### Passage shown ###

Roberson commemorates the 150th Anniversary of the Civil War with our grand exhibition featuring compelling real-life stories from individuals from our region and an interactive encampment setting.
Through various learning experiences visitors will discover how the Civil War changed lives in our communities. The exhibition is a collaborative effort utilizing items from local private collectors and the Broome, Chenango, Tioga, Delaware and Susquehanna County Historical Societies. The Civil War is on display through 2012.
The Civil War features the profiles of 12 individuals from our region. The profiles have a variety of sectors of society, education level, war experience, home front experience, African-American experience, female experience, resistance and/or draft experience. These are the people’s stories and portray what it was like for many people living in this region during the Civil War.
1. Daniel S. Dickinson: A Democratic US Senator from Binghamton who was a state rights advocate instrumental in the passage of the Compromise of 1850 which exacerbated the coming of the Civil War. Nominated for president during two different Democratic conventions, he withdrew his name only to be considered for Lincolns’ running mate in
1864 because of his patriotic allegiance to the Union. Lincoln appoints him as District Attorney for NYC for his work for the country where he dies a year after the end of the war. If he had been Lincoln’s running mate, he would have been the 17th President. His story is told through his own letters and speeches.

### Dataset extract ###

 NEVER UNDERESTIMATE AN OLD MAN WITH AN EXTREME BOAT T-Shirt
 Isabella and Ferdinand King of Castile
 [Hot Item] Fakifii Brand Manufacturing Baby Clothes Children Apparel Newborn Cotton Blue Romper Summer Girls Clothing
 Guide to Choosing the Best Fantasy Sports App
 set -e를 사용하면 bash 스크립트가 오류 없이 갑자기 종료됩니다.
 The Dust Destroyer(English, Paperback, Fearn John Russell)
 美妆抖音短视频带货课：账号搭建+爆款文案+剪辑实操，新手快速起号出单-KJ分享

###
### Dataset extract ###

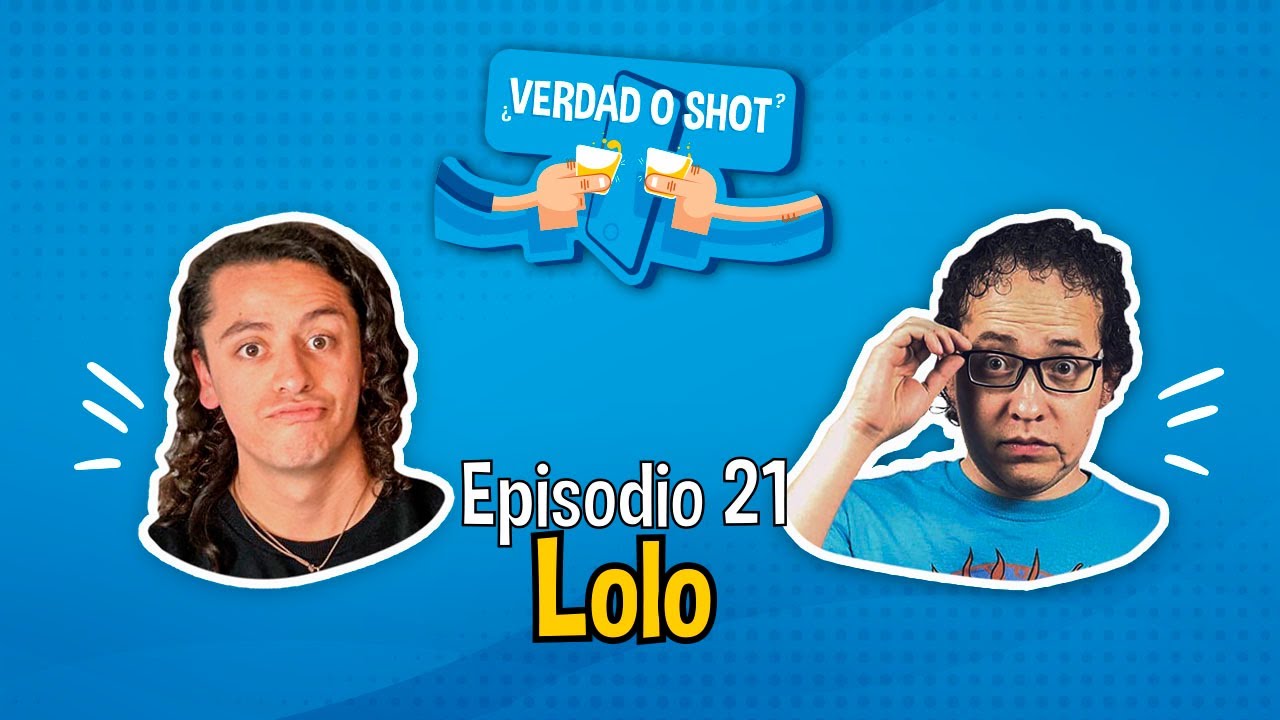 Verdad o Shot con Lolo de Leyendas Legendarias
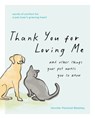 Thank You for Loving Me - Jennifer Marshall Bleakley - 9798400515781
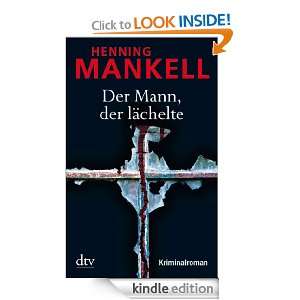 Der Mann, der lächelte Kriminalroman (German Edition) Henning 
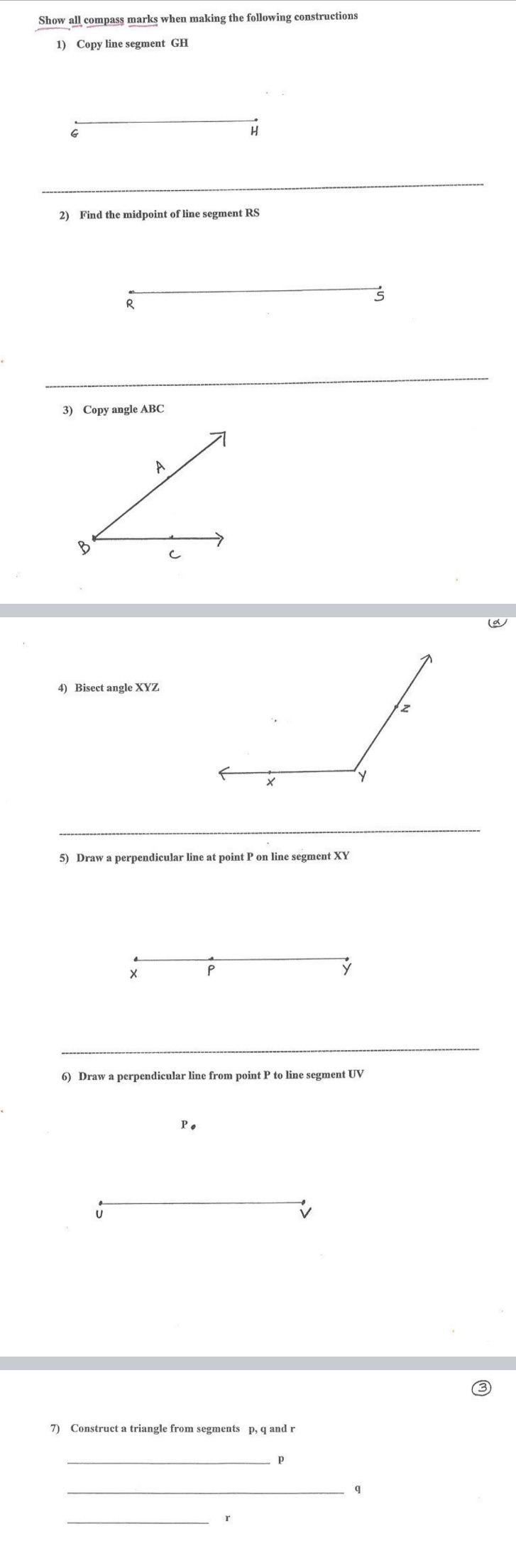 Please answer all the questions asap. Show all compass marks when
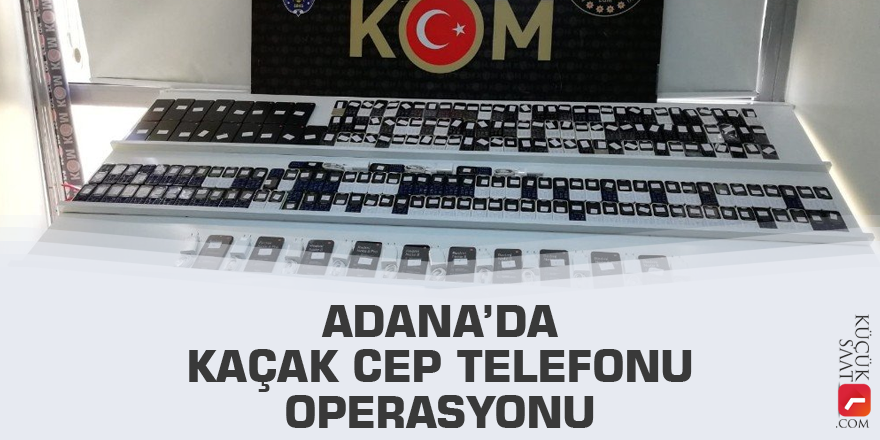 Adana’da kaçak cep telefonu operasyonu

###

In the text on the Civil War exhibition, render this sentence in Spanish: "Through various learning experiences visitors will discover how the Civil War changed lives in our communities."

A través de diversas experiencias de aprendizaje, los visitantes descubrirán cómo la Guerra Civil cambió las vidas en nuestras comunidades.